Capstone - Complete Analytics System
The Hardest Position to Measure
Defensive analytics is football's greatest challenge. Unlike attacking metrics where we measure creation and conversion, defensive value often comes from what doesn't happen—the shot not taken, the pass not completed, the chance prevented.
A defender with zero tackles might be elite (never out of position) or terrible (ball watching). Context is everything. This chapter explores how to properly evaluate defensive contributions.
The Defensive Analytics Challenge
- Selection bias: More tackles might mean worse positioning
- Team context: High-line teams face different challenges
- Off-ball value: Positioning and communication are invisible in data
- Attribution: Who prevented the goal—the blocker or the one who forced the bad shot?
Basic Defensive Actions
Start with the fundamentals: tackles, interceptions, blocks, and clearances.
# Calculate basic defensive statistics
library(StatsBombR)
library(dplyr)
# Load data
comps <- FreeCompetitions() %>%
filter(competition_id == 43, season_id == 106)
matches <- FreeMatches(comps)
events <- free_allevents(MatchesDF = matches)
# Defensive actions
defensive_stats <- events %>%
filter(type.name %in% c("Tackle", "Interception", "Clearance",
"Block", "Duel")) %>%
group_by(player.name, team.name) %>%
summarise(
matches = n_distinct(match_id),
# Tackles
tackles = sum(type.name == "Tackle"),
tackles_won = sum(type.name == "Tackle" &
duel.outcome.name %in% c("Won", "Success")),
# Interceptions
interceptions = sum(type.name == "Interception"),
# Clearances
clearances = sum(type.name == "Clearance"),
# Blocks
blocks = sum(type.name == "Block"),
shot_blocks = sum(type.name == "Block" &
block.offensive == FALSE),
# Duels
duels = sum(type.name == "Duel"),
duels_won = sum(type.name == "Duel" &
duel.outcome.name %in% c("Won", "Success")),
.groups = "drop"
) %>%
mutate(
# Rates
tackle_success = round(tackles_won / tackles * 100, 1),
duel_success = round(duels_won / duels * 100, 1),
# Per 90
tackles_per_90 = round(tackles / matches, 2),
interceptions_per_90 = round(interceptions / matches, 2),
clearances_per_90 = round(clearances / matches, 2),
# Ball-winning actions
ball_winning = tackles_won + interceptions,
ball_winning_per_90 = round(ball_winning / matches, 2)
)
print("Defensive Action Leaders:")
print(defensive_stats %>%
filter(matches >= 3) %>%
arrange(desc(ball_winning_per_90)) %>%
select(player.name, team.name, matches, tackles_won,
interceptions, ball_winning_per_90, tackle_success) %>%
head(15))chapter10-basic-defenseCalculating basic defensive statisticsPossession-Adjusted Defense
Raw defensive numbers are misleading without context. A team with 70% possession has fewer defensive opportunities than one with 30%.

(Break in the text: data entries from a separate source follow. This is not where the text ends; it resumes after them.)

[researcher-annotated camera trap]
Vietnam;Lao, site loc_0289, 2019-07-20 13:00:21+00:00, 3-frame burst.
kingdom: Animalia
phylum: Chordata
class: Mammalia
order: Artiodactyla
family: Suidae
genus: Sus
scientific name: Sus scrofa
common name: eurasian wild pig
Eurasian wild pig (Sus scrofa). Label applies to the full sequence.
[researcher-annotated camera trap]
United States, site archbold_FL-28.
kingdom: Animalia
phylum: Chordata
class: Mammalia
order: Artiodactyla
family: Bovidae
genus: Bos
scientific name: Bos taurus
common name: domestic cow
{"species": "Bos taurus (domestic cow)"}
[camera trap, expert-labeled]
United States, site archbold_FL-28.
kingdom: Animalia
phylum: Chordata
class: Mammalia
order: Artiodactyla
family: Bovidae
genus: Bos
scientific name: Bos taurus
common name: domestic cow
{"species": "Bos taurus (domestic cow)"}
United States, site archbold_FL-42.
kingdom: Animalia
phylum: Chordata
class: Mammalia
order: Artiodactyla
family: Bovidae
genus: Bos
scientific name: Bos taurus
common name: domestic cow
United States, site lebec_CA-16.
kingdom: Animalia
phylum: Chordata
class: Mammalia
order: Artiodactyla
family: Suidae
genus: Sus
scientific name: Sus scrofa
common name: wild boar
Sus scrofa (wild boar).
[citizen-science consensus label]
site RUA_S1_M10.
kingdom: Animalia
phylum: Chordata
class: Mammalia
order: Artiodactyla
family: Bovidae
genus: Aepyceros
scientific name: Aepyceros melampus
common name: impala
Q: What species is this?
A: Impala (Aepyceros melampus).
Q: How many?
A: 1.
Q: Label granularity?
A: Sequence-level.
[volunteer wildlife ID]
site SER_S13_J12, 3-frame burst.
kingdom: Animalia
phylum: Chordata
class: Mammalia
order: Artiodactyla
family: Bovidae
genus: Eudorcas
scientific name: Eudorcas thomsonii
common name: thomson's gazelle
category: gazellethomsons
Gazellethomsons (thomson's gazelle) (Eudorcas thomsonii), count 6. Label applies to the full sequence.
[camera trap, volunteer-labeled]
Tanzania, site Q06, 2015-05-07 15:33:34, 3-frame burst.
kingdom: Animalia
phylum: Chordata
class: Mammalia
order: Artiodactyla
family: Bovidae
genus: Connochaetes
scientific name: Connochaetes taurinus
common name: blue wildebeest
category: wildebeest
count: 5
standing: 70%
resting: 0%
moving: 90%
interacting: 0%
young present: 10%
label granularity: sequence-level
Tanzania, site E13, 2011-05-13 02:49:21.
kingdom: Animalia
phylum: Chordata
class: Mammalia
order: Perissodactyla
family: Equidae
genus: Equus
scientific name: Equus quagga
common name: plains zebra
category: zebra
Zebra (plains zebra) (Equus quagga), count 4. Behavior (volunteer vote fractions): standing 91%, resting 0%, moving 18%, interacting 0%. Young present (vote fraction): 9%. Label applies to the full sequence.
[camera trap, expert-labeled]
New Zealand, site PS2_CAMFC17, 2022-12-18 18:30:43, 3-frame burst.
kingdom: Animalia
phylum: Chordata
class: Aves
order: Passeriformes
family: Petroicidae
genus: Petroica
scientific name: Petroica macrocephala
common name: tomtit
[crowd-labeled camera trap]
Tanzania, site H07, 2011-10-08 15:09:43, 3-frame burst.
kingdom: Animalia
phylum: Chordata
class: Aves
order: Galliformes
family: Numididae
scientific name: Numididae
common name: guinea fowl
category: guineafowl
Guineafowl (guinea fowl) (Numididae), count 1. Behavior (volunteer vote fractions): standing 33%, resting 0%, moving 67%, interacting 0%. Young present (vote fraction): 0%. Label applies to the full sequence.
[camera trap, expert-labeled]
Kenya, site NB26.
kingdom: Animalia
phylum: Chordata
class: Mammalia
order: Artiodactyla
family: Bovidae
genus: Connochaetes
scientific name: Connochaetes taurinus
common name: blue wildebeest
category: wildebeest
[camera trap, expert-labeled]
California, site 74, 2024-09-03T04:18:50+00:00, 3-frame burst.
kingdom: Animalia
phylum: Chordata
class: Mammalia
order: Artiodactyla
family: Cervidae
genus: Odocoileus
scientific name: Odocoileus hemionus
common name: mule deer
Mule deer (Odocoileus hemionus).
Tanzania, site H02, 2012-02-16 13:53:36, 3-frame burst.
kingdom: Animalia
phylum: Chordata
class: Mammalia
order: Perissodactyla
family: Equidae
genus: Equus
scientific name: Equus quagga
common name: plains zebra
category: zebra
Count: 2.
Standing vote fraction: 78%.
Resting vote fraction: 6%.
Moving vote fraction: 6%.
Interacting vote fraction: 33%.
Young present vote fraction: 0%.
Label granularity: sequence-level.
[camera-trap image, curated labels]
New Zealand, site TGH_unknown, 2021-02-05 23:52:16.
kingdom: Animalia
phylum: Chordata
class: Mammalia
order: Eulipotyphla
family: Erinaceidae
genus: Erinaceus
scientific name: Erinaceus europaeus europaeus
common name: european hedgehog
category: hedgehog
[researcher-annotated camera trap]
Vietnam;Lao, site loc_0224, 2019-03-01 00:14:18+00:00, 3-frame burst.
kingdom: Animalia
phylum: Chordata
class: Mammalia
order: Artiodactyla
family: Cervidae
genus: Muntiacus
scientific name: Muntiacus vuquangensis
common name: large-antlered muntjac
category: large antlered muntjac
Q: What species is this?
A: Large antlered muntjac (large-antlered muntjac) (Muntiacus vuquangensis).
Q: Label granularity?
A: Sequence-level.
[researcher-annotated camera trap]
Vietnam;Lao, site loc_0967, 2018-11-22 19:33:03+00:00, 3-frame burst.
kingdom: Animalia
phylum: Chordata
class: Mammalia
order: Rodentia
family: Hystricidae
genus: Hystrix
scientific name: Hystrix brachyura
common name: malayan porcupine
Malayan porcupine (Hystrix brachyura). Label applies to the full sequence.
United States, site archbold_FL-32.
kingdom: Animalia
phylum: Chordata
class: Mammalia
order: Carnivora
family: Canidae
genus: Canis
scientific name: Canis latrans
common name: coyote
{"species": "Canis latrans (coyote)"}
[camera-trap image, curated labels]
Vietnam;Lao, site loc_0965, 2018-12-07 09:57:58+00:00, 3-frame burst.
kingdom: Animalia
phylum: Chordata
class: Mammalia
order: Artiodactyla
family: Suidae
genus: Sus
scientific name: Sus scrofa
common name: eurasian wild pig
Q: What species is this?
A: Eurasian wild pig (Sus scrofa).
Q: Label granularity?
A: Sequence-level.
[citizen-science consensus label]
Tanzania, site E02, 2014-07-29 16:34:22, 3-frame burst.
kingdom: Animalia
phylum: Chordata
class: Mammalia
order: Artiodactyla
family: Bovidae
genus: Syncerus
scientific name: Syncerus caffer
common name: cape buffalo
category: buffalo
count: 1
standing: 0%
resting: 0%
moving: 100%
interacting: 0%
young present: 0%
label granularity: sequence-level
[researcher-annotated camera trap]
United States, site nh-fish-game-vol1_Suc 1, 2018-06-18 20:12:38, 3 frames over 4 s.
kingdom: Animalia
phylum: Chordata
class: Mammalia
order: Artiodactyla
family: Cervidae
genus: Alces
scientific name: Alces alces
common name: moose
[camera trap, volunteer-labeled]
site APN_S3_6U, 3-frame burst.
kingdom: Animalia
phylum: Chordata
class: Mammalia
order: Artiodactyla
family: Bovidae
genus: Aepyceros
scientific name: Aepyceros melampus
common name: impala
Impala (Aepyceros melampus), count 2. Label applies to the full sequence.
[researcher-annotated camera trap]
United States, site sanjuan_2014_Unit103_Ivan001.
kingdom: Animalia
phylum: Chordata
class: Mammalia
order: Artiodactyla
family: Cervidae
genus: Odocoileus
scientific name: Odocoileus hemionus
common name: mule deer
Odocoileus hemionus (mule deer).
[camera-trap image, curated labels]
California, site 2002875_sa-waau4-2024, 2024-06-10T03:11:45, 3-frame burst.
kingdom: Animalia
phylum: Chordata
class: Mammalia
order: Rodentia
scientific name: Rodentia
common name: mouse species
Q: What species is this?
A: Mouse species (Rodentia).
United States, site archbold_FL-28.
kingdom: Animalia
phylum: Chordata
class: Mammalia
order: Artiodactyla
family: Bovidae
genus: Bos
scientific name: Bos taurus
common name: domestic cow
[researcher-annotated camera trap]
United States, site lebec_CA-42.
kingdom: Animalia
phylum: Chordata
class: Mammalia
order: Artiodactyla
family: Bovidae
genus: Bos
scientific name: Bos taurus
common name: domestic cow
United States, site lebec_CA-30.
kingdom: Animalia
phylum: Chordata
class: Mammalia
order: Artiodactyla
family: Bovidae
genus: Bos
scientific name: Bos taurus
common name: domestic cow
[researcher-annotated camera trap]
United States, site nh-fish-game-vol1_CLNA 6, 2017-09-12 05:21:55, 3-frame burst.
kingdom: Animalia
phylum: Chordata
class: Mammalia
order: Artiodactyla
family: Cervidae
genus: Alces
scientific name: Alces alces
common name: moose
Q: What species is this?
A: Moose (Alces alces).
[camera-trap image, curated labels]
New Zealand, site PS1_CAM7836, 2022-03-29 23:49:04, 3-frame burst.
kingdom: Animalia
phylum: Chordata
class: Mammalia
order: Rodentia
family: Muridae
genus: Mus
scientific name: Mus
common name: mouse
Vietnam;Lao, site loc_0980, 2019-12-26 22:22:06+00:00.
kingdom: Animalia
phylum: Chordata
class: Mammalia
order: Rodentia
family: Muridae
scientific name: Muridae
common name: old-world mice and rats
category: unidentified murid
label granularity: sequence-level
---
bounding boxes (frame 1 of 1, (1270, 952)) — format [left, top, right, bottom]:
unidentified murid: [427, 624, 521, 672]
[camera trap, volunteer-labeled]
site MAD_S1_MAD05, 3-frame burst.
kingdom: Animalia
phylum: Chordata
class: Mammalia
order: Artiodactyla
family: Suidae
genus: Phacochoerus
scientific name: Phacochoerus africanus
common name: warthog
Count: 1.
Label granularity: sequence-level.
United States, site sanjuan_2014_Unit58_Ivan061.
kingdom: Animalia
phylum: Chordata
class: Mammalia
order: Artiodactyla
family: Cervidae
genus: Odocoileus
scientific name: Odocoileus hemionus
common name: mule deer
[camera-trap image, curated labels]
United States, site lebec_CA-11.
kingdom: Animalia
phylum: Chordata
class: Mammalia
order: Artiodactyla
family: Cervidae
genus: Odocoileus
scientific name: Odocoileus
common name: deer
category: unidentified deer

Defensive Actions Per Defensive Action Opportunity
# Possession-adjusted defensive metrics
# Calculate opponent possession to adjust
# First, get team possession by match
match_possession <- events %>%
filter(type.name == "Pass") %>%
group_by(match_id, team.name) %>%
summarise(passes = n(), .groups = "drop") %>%
group_by(match_id) %>%
mutate(
total_passes = sum(passes),
possession_pct = passes / total_passes * 100,
opp_possession_pct = 100 - possession_pct
)
# Join to player defensive stats
player_match_defense <- events %>%
filter(type.name %in% c("Tackle", "Interception")) %>%
group_by(player.name, team.name, match_id) %>%
summarise(
defensive_actions = n(),
.groups = "drop"
) %>%
left_join(match_possession, by = c("match_id", "team.name"))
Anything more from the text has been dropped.